1.     O estudioso da filosofia e do cinema, geralmente se concentra em analisar o cinema apenas na parte do conteúdo ou isso é uma generalização?
"Olha, houve um momento em que a recepção filosófica do cinema era muito marcada por uma abordagem do conteúdo, mas, aos poucos os filósofos que se dedicaram a pensar o cinema começaram a extrapolar isso. Começaram a se posicionar em relação a especificidade da arte cinematográfica. Eu acho que têm vários marcos disso e um deles é o trabalho de Gilles Deleuze (filósofo francês), que escreveu dois livros sobre cinema. O interessante sobre os livros do Deleuze é que eles não são livros de um olhar filosófico sobre o cinema, o que implicaria que o cinema seria colocado como um objeto. Eles são livros que retratam a abertura de um espaço de comunidade com o cinema, eles abrem um espaço de interação. O que interessa para o Deleuze é uma filosofia criadora e que interage com criações e ele faz isso com o cinema. Não é uma abordagem ou uma interpretação apenas, mas além disso é um encontro. Ele abre muito a possibilidade de ver o cinema fazer desdobramentos, que podem se prolongar na cena conceitual. O trabalho de Deleuze é marcante, porque a partir dele criou-se um novo modo desse encontro acontecer e hoje todos os “caras” que estão falando sobre cinema (que com certeza conhecem seu trabalho) estão pensando justamente sobre esse lugar de proximidade, essa forma de encontrar. Um trabalho recente que tenho estudado e vai muito nessa direção é o de Jacques Rancière (filósofo francês). Esse filósofo fala duas coisas interessantes: ‘não existe um conceito totalizante sobre o cinema; o cinema pode ser várias coisas.’ E entre essas várias coisas há espaços, intervalos, como ele diz. Esses intervalos é o que cabe povoar - Nós temos vários encontros distintos com o cinema e a filosofia é o prolongamento desses encontros, uma possibilidade desses encontros. Eu recomendo os textos do Rancière."

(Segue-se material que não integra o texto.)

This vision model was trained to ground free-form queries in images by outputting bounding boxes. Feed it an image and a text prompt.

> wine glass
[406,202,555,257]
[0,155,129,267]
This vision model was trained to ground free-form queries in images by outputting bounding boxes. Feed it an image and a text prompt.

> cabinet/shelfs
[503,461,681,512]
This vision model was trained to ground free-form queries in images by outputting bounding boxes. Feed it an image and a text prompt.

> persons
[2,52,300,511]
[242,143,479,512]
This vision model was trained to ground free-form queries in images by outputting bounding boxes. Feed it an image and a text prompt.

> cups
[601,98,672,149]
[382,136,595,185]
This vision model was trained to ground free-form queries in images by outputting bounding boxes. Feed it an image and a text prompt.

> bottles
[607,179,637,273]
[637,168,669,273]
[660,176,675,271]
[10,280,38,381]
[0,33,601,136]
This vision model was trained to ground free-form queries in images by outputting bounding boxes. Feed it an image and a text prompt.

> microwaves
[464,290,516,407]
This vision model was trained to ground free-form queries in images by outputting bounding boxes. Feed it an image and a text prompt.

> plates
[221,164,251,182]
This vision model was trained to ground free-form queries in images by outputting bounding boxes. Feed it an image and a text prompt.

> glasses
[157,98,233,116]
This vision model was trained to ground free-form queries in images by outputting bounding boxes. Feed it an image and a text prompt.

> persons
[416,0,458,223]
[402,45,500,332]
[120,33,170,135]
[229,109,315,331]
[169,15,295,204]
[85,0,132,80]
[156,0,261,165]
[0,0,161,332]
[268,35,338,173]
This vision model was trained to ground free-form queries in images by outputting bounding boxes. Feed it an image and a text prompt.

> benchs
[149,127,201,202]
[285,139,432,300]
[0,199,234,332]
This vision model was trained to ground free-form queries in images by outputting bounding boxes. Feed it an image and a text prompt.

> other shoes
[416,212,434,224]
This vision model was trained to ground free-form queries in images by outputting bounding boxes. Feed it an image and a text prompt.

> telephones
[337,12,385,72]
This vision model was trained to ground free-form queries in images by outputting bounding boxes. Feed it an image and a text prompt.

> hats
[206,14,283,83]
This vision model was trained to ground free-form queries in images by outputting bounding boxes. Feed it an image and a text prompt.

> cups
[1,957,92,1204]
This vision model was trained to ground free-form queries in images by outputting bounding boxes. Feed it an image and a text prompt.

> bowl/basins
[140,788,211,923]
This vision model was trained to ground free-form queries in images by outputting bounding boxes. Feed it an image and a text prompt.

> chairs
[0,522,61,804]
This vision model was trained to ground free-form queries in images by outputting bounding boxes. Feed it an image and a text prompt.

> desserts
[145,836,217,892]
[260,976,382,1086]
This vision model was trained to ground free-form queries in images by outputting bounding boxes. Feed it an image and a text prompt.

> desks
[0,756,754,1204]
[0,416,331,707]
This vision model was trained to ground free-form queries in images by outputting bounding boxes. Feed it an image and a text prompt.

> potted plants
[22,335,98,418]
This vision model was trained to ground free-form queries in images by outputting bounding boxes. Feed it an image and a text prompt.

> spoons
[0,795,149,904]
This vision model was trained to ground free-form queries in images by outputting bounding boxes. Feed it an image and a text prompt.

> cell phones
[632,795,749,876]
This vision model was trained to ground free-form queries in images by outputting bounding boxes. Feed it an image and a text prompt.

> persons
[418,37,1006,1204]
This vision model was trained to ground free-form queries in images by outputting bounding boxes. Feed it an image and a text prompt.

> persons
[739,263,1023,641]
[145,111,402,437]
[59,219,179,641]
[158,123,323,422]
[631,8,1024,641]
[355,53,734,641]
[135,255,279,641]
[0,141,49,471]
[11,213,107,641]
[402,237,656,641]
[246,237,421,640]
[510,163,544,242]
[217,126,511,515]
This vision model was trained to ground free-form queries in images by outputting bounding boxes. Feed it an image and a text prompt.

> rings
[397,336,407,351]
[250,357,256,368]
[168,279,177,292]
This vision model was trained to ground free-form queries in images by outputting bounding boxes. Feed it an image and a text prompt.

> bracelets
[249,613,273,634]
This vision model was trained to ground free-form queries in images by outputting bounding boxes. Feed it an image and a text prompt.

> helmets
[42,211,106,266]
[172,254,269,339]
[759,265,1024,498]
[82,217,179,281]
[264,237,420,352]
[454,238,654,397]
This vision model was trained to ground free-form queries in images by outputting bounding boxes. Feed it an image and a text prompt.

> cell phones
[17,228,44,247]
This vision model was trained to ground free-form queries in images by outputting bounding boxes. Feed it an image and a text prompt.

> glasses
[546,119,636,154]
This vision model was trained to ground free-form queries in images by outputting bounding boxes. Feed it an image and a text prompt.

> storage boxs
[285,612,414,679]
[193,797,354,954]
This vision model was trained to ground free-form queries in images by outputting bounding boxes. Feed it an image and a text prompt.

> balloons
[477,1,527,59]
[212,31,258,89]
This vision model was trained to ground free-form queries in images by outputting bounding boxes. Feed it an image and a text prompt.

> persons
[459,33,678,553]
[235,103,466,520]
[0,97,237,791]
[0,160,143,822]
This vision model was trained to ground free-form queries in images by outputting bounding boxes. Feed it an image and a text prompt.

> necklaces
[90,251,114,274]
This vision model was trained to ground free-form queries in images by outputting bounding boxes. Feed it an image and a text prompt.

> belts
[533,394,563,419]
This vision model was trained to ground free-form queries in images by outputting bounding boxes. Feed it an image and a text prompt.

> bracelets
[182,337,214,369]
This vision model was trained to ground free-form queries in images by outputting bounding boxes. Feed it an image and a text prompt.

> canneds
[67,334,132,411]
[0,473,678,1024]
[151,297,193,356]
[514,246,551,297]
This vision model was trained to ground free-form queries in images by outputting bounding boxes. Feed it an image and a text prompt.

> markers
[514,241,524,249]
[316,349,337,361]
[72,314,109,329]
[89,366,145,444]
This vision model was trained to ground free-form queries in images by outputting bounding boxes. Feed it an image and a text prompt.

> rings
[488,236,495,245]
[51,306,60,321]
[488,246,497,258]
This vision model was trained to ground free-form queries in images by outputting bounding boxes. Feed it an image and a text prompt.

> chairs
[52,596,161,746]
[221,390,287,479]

2.Por que você selecionou Kubrick para estudar afundo e por qual motivo escolheu o tema "o olhar"?
"Bom, quanto ao Kubrick, a única coisa que eu posso apresentar é uma contingência, que é o fato de eu ter visto esses filmes e ter ficado muito impressionado. Eu assisti os filmes mais fortes do Kubrick, pela primeira vez, ainda quando era muito jovem, na adolescência. Eu realmente fiquei muito mexido e até hoje me pergunto o porquê. Talvez por causa dessa pergunta que me interessei a estudar e ler a respeito. Na verdade, o meu interesse a respeito da obra de Kubrick veio antes de eu estudar filosofia. Mas sim, há elementos de incorporação filosóficas nas obras dele que são muito marcantes, principalmente nos filmes a partir de "2001: Uma Odisséia no Espaço”. É difícil você entender o “2001” sem um conhecimento básico da obra de Nietzsche (filósofo alemão). O filme é uma referência tão manifesta, que ele (Kubrick) coloca na trilha sonora uma obra sinfônica (“Also sprach Zarathustra” de Richard Strauss) com o mesmo nome da obra de Nietzsche, uma homenagem. Isso é uma indicação muito forte do ponto comum que ele tem com Nietzsche, que é uma reflexão sobre o além do humano. A gente sabe que Kubrick era um leitor voraz e ele lia muito Freud e Nietzsche, mas isso é só um ponto de partida, com certeza há vários outros pontos de contato que poderíamos fazer."
3. Você enxerga alguma influência de Stanley Kubrick no cinema atual?
"A referência do Kubrick é muito difusa. Ele representa um ideal para muitos cineastas, um ideal de controle formal, de domínio do que aparece em cena, que é oposto a um modo valorativo que está muito próximo a Nouvelle Vague. De fato ele já foi muito influente, no entanto, é uma influência ambígua. Ele foi visto e descrito por alguns diretores como um cara um pouco esmagador. O (Martin) Scorsese fala uma vez no prefácio de um livro, que o problema é que realmente o Kubrick é uma referência a todos, mas os filmes dele estão num nível tão alto de elaboração que é um pouco sufocante.”